▶ **Text segment**:
◇ ◇ ◇ ◇
KDXT
- Lolo, Montana; United States;
- Broadcast area: Missoula, Montana
- Frequency: 97.9 MHz (HD Radio)
- Branding: The Ranch

Programming
- Format: Country
- Subchannels: HD1: KDXT analog HD2: Christian talk and teaching "Radio By Grace" HD3: Classic hits "94.3 The Ride"

Ownership
- Owner: Western Rockies Radio, Inc.
- Sister stations: KHDV, KMSO

History
- First air date: 1996

Technical information
- Licensing authority: FCC
- Facility ID: 16089
- Class: C3
- ERP: 10,000 watts
- HAAT: 127 meters (417 feet)
- Transmitter coordinates: 46°30′37″N 113°58′48″W﻿ / ﻿46.51028°N 113.98000°W
- Translators: HD3: 94.3 K232CI (Missoula) HD2: 95.3 K237DZ (Missoula) 107.1 K296FM (Missoula)
◇ ◇ ◇ ◇
▶ **Given task**: According to the KDXT station listing, which company owns the station? The material that comes next is not needed for this exercise.

▶ **Provided data**:
◇ ◇ ◇ ◇
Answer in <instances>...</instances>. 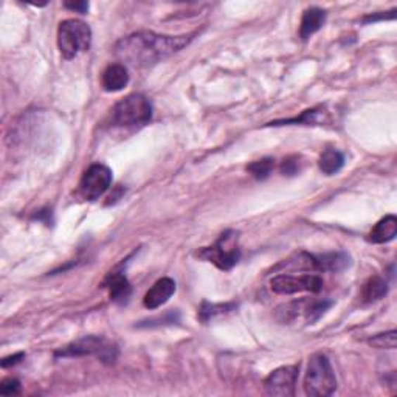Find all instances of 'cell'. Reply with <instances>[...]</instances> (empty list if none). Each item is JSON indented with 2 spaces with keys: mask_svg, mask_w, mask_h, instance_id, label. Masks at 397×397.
◇ ◇ ◇ ◇
▶ **Complete response**: Western Rockies Radio, Inc.